Soothing Hard Rock for your Daily Dose on Throttlerod's Latest Album
After 7 years of being quiet, Throttlerod has finally granted us another album on the label Smallstone Records. Throttlerod has always given us straight up stoner rock with no little extras thrown in to distract us from fuzzin’ and that doesn’t change on the latest release Turncoat. There are 12 tracks that run to a total of about 55 minutes: just enough time to relax after a hard day at work.
How is the sound ?
Don’t let my last words trick you, Turncoat is not a tranquil album, but it also isn’t super heavy or so saturated that would require energy to listen to. The riffs and drumming carry a lot of groove, as expected, but it’s a soothing kind of groove. Think about this: you’re sitting at the computer with a coffee (or tea) you like and you’re in the mood for light stoner rock, but nothing too whacked out on the Purple Haze Level. When you hear some of the grooves kick in or when the song gets kicked up a notch, you could react two ways: you want to get up and move a bit or you bob your head gently like a “yeah this is righteous” sort of deal. The way the basslines wrap around your ears and the brashness of the drums kick in when they do is great for the kind of laid-back appreciation I tried to describe.
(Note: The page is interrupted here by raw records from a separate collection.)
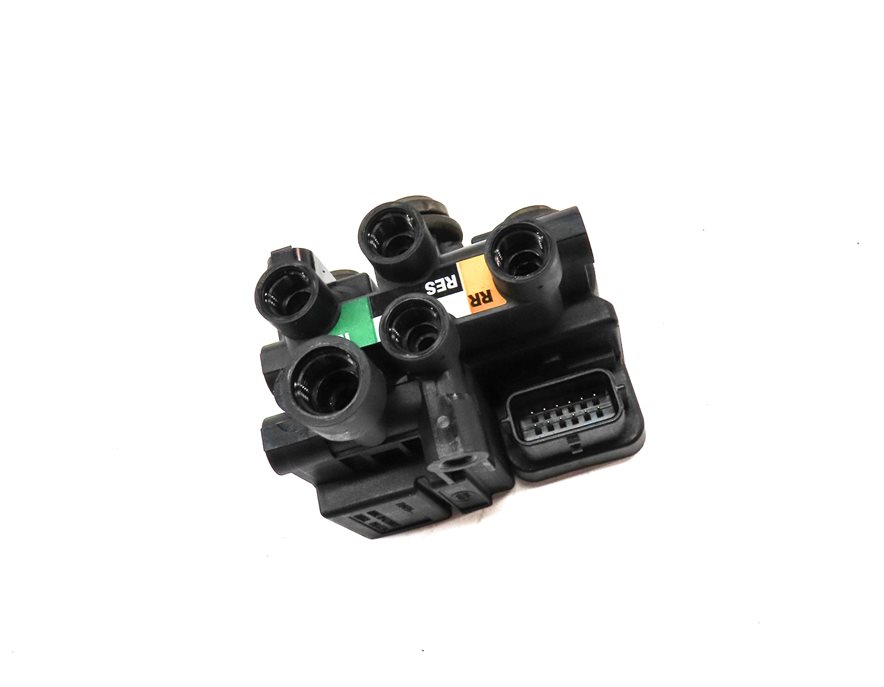 Thumbnail 3: 2015 RANGE ROVER SPORT (L494) AIR RIDE SUSPENSION TRANSFER RELIEF VALVE BLOCK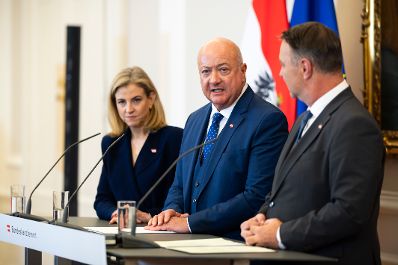Am 3. Dezember 2025 nahmen Bundeskanzler Christian Stocker (m.), Vizekanzler Andreas Babler (r.) und Bundesministerin Beate Meinl-Reisinger (l.) am Doorstep vor dem Ministerrat teil.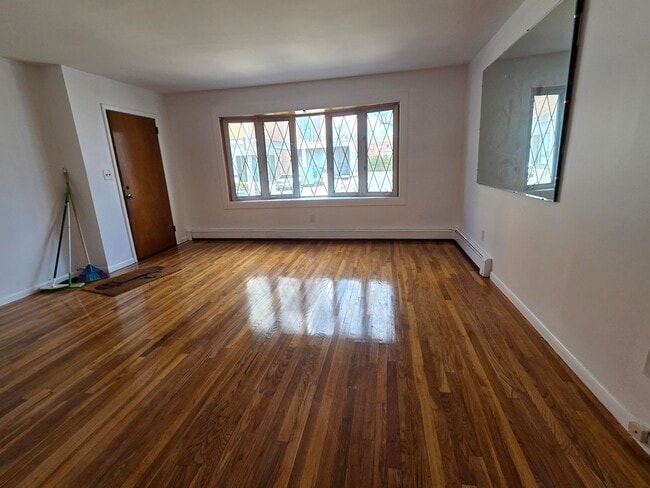 Building Photo - 777 Montgomery St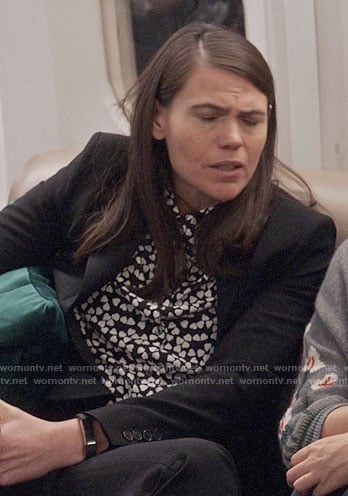 Marjorie's black and white heart print shirt on Veep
Speaking of the bass, it would do Throttlerod some justice to turn the volume of the bassist up a tiny bit more. It is audible throughout most of the record, but there are times when it gets difficult to hear. The bass has a light fuzz on it to give it enough pzazz to pique your interest. What piqued my interest the most was the vocals because I can’t really describe them. The vocals aren’t filled with emotion, but they aren’t hollow or dull. They surely fit the music and help give Throttlerod a unique sound. I don’t want to say they carry a lot of power, but that’s not entirely true because the vocalist gives some hearty shouts. Even during the more peaceful of moments on Turncoat, like how the bass is leading a simple beat on “Lima”, his shouts raise the heat a bit.
In the beginning I said Turncoat is not a tranquil album, and it isn’t, but some songs are lighter than the majority so that statement was focused on the majority. The song I just mentioned, “Lima”, is one of the calmer ones. The other chiller ones include “Turncoat” and “Every Giant”. Just like on “Lima” those other two have a really light guitar pattern being played while the bass is the fuzzy leader. The drums play something appropriate to the soothing sounds of a fuzzy, moving bass. All three retain a chilled out vibe until the chorus kicks in, which is the best part of all three for me. I love the transition between calm and high energy, hard rock. It breathes life into each song even though they all were good without the choruses.
Outside of the three I mentioned, the rest of Turncoat has more energy and is more focused on playing a decent hook with a different drum groove each time. Shoutout to the drummer for playing something unique on each song and not resorting to a basic groove with a few fills here and there. Everything the drummer played matched what was happening in the song and is partially responsible for the energy put into the choruses. My favorite songs are the ones that are in high gear the whole time, like “Bait Shop” and “You Kicked my Ass at Losing”. “Bait Shop” has a more “stoner rock” sound by the vocal delivery and cooperation between bass and guitar. “You Kicked my Ass at Losing” has an almost 90s sound to it. I’ll credit that to the constant rumbling bass and guitar riffs mixed with the vocals.
Why is this album worth listening ?
- Awesome transitions
- Unique vocals
- Dominant bassline (at times)
In what situation you should listen to this album ?
During some light work or when you want to listen to fuzzy rock that isn’t too heavy or psychedelic.